In May, DXB announced it will receive up to $120.5m after inking an exclusive licence deal with Taiba for the commercialisation of DMX-200 in several Middle Eastern countries.
It’s the second licence deal for DXB-200, with another worth $230m in upfront and milestone payments, plus royalties signed in October last year with Advanz Pharma covering the European Economic Area, UK, Switzerland, Canada, Australia, and New Zealand.
The clinical-stage drug development company is focused on developing two potent orally-available inhibitors of Focal Adhesion Kinase (FAK) for treating cancer and fibrotic diseases.
ATX’s pipeline drugs were initially developed by the Cancer Therapeutics CRC (CTx), an Australian industry-academic collaboration that involved leading cancer and drug discovery researchers from the country’s top cancer research institutes.
FAK is an increasingly important target in the field of cancer, with ATX having a particular development focus in fibrotic cancers such as pancreatic and ovarian cancer.
AT recently announced it had recruited 26 patients in the Phase 2a stage of its clinical trial ACCENT investigating narmafotinib in combination with standard-of-care chemotherapy of gemcitabine and Abraxane in first-line patients with advanced pancreatic cancer.
Bioshares says a short-cut to the 15-year drug development process is to identify a pharmaceutical that has been previously approved or developed by others, and repurposing that compound for a new indication.
In these cases, the safety profile has already been well characterised, with evidence of efficacy being the main endpoint to secure regulatory approval. Among companies presenting in this segment is:
RAC is reformulating and repurposing the anticancer drug bisantrene, which was originally developed in the 1970s and ’80s by a small French pharmaceutical company called Lederle Laboratories as a lower cardiotoxic alternative to the anthracycline class of chemotherapeutics.

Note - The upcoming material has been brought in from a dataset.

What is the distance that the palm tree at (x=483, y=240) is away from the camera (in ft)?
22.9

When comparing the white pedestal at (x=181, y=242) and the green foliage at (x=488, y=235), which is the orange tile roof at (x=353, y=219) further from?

The biotech says the original formulation of bisantrene was highly insoluble in blood, making it complex and difficult to use. Unable to solve the solubility issue, Lederle abandoned commercial development of bisantrene despite it showing significant efficacy in several cancers including breast, ovarian and leukaemia.
After identifying the potential of bisantrene, RAC scientists were able to solve the solubility issue through reformulation and is about to start clinical trials of the new formulation in a range of cancer types.
Island Pharmaceuticals (ASX:ILA)
ILA CEO Dr David Foster told Stockhead the antiviral drug development company focuses on repurposing drugs as a strategy to move quickly into clinical trials.
“One of the main benefits of having a repurposing strategy is that years of development and potentially hundreds of millions in expense have already been supported by a third party,” he says.
Foster says it is most common for repurposing companies to take an approved drug, reformulate it and pursue an approval in the same or similar indication as the original drug.
However, he says ILA is taking a slightly different approach with its lead drug candidate, ISLA-101, which was initially developed as a cancer drug but has never been approved.
“Based on some excellent work by investigators at Monash University in Melbourne, we discovered that ISLA-101 also has excellent activity against a variety of viruses, including all four strains of dengue fever as well as the West Nile and Zika viruses,” he says.
At Stockhead, we tell it like it is. While EBR Systems, Aroa Biosurgery, Dimerix and Race Oncology are Stockhead advertisers, the companies did not sponsor this article.